In the current case, we successfully managed to diagnose spontaneous hemorrhage from the rupture of the superficial vessels overlying a uterine fibroid and subsequently treated the uterine fibroid by laparoscopic enucleation to remove the origin of the hemorrhage.

In literature, intra-abdominal hemorrhage due to uterine fibroids is rare with approximately 125 cases reported so far [11, 12]. As per a recent review, women who develop this complication typically present with hypovolemic shock and abdominal pain without a definite preoperative diagnosis, and the mortality rate is approximately 3.2% [10]. In most cases, bleeding from a uterine fibroid has been associated with trauma or torsion of pedunculated fibroids, while spontaneous rupture of the superficial vessels is extremely rare [13, 14]. In cases associated with bleeding, the source was mainly venous in origin [15]. There have been several hypotheses regarding the cause of spontaneous vascular rupture associated with uterine fibroid. One hypothesis is that the rupture of superficial vessels overlying the fiborid can be due to passive venous congestion associated with increased abdominal pressure during menstruation or when straining to pass stool, lifting heavy weights, or exercising [15,16,17]. Another hypothesis is that uterine fibroids greater than 10 cm in diameter might be associated with stretching and tension of the overlying vessels resulting in rupture [18]. Third hypothesis is that micro-RNAs, especially miR-29b which is a pivotal role to promote fibroid formation and upregulated mRNAs for multiple collagens in uterine fibroids [19], is recently reported to lead to the pathogenesis of leiomyoma [20], and progesterone downregulated miR-29b and upregulated mRNAs for multiple collagens in fibroids may induce to inhibit the growth of uterine fibroids [19]. In the current case, we speculate that the extreme congestion of the superficial veins of uterine fibroids owing to the withdrawal of progesterone during the late menstrual period along with the size of the uterine fibroid, which had a diameter of > 10 cm, may have contributed to the venous rupture. In addition, the decrement of progesterone on late menstrual period may contribute to upregulate miR-29b and downregulate mRNAs as the epigenetic change. and resulted in the rupture of the superficial vessels overlying a uterine fibroid.

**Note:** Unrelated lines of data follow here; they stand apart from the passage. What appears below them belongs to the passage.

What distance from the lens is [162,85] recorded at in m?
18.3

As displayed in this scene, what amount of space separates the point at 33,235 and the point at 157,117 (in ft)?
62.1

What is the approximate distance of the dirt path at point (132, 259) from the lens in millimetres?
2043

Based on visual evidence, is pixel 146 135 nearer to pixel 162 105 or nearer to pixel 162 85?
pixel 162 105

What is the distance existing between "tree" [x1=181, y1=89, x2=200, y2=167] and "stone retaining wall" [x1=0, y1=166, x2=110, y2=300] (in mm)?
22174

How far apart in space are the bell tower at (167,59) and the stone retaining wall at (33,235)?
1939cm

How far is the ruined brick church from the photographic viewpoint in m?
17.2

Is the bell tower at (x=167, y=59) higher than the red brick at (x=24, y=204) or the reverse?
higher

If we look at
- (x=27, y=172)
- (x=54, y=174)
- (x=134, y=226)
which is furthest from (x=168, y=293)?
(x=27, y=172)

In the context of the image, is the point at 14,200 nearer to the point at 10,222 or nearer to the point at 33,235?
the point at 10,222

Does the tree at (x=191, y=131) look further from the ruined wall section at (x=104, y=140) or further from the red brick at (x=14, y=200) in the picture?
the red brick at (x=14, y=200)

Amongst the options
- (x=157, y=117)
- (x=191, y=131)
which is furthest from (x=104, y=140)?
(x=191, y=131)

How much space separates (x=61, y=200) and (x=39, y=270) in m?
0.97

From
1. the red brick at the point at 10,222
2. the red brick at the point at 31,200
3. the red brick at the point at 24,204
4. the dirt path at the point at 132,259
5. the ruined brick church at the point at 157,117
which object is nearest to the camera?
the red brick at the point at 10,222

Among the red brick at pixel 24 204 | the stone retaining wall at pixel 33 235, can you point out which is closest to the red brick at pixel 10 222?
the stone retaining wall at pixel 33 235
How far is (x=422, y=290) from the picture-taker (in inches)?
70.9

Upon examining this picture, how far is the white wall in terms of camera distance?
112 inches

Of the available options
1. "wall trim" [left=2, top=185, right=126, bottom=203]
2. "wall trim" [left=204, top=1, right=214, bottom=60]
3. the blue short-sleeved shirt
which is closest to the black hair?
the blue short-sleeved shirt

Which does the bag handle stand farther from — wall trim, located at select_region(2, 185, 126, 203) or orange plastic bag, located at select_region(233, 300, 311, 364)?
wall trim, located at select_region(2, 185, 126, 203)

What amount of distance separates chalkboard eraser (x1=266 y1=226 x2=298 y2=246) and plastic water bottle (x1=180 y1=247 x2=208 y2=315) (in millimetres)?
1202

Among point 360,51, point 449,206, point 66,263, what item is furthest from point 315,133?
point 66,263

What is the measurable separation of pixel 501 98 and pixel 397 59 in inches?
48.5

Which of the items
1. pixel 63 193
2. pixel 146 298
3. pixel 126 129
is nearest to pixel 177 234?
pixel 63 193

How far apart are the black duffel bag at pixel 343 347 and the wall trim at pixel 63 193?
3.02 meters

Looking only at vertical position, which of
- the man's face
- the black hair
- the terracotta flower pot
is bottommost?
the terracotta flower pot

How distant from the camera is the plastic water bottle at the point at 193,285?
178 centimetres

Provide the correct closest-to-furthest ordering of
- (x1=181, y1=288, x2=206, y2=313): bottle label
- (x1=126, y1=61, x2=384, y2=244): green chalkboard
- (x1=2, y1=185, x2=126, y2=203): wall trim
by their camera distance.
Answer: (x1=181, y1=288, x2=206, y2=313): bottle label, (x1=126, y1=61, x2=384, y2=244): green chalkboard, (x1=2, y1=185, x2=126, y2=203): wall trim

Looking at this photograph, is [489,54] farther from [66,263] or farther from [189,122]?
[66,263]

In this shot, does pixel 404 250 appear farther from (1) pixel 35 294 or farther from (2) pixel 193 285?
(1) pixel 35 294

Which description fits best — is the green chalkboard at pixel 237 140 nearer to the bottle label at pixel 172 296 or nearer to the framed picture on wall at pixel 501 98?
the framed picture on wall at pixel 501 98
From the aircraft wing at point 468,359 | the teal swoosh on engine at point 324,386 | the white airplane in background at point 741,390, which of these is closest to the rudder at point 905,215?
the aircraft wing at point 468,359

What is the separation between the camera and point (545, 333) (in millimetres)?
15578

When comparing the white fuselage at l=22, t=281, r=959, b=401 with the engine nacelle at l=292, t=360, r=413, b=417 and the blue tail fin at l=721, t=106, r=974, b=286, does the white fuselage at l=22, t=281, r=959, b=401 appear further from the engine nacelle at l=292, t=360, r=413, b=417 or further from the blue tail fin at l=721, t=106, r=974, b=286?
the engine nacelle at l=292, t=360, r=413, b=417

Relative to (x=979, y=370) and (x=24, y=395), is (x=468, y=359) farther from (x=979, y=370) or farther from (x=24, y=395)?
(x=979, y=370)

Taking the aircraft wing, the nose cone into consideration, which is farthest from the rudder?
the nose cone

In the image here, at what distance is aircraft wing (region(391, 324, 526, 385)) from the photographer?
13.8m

A precise preoperative diagnosis is extremely difficult due to the rarity of this entity [12, 21]. Imaging techniques, such as ultrasound and computed tomography, are commonly used for preoperative examination, but in most cases, the preoperative diagnosis is unexplained hemoperitoneum. Recently, Scioscia and colleague [22, 23] commented that vascularity with doppler ultrasound may improve the detection rate of endometrial cancer which is relevant cause of abdominal uterine bleeding in pre- or perimenopausal women since vascularity the myometrium is not altered in fibroids, whereas it is aberrant in infiltrating endometrial cancer. In addition, Stabile et al. recommended to consider Meigs syndrome as the differential diagnosis on recognizing unexplained hemoperitoneum because they misdiagnosed an ovarian cancer due to the presence of a pelvic tumor, elevated CA-125 and ascites, and the patient underwent a total abdominal hysterectomy, salpingoophorectomy, removal of the pelvic mass, pelvic lymphadenectomy and peritoneal biopsies. peritoneal biopsies, even though it was Meigs syndrome with ovarian fibroma [24]. In this case, we regrettably misdiagnosed it as hemoperitoneum associated with the torsion of subserosal fibroids. Therefore, clinical examination with ultrasound, especially doppler ultrasound, is sufficient for preoperative diagnosis since surgery should not be delayed, especially in a setting of profound hemodynamic instability [25].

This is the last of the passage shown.